D’où des étés de psychose, à voir les passants devenir des démons, moi comprenant qu’il y avait deux castes, les servis et les servants. Les regards méprisants, étaient il réels ? Pour moi et mon complexe d’infériorité, ils l’étaient. Ma famille et Gina veillaient sur moi comme des anges gardiens. Au moindre signe, ou plutôt, à la moindre absence de signes, de délire fiévreux au téléphone avec ma blonde, ils frappaient à la porte de ma turne. En vérité j’étais juste une mauviette qui ne trouvait pas mieux pour attirer l’attention que d’inquiéter ses proches avec la perspective d’un acte inconsidéré. Mais j’avais trop peur de souffrir vraiment pour me suicider. Le passage à l’acte de Yann a mis le holà à ces caprices de choupinet stupide. C’est la honte de s’être comporté ainsi les amis, j’espère qu’on me rédimera.

Ma dernière année de service, je commençais à monter Phocéa Rocks. Stéphane Sarpaux m’appelait pendant que je traversais la place du Casino.
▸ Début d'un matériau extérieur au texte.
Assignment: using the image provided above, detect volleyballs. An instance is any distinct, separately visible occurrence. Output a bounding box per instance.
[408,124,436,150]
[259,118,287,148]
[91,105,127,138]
Je disais d’accord à tout ce qu’il me demandait. En passant par le jardin japonais, je m’arrêtais devant le bassin, et je disais aux carpes koï : « mais comment je vais faire ? » Ceci est une autre histoire qui sera développée plus tard.

Il est temps d’arrêter de raconter. Tout rapporter prendrait un bouquin entier. La troisème et dernière partie de ce chapitre concernera les vedettes proprement dites, j’y rajouterais des trucs que j’ai oublié ici. C’est dur de sortir un épisode chaque semaine. Que rajouter ? Mises bout à bout, ces saisons ont la saveurs d’un été perpétuel. J’ai appris un métier, même si je ne sais toujours pas ce que c’est qu’une alimentation fantôme, juste que ça n’a rien à voir avec une épicerie hantée. A la fin, j’étais quand même fichu de monter une scène et de suivre une patch list. J’ai accumulé des historiettes et des leçons. Mon père était un renard, grâce à cette formation dans le cœur de l’action, j’ai appris comment on montait un spectacle, et un des ingrédient majeur est la qualité, pas l’argent, la qualité. Ça m’a aidé pour Phocéa Rocks. Désormais, je connais les coulisses et je les vois partout. La supercherie du divertissement, de la diversion, la tactique du « regardez par-là ! » pendant que de l’autre côté, un machin inavouable se trame, ça ne fonctionne pas. Je la vois, qu’elle soit du salon ou du soubassement. Elle est identique partout, c’est un déguisement pour garder le pouvoir ou le prendre. La société du spectacle est devenue l’apologie de la triche. Regardez ces téléphones-appareils photo qui permettent d’effacer les détails gênants. Maudit sois tu, Malcom Maclaren. Désolé mais je ne peux pas vivre en sachant que j’ai menti pour réussir. C’est peut-être pour ça que je vis au fond d’un trou. Je pense au joueur de bonneteau de Bosch, trompé, volé, et qui gerbe un crapaud.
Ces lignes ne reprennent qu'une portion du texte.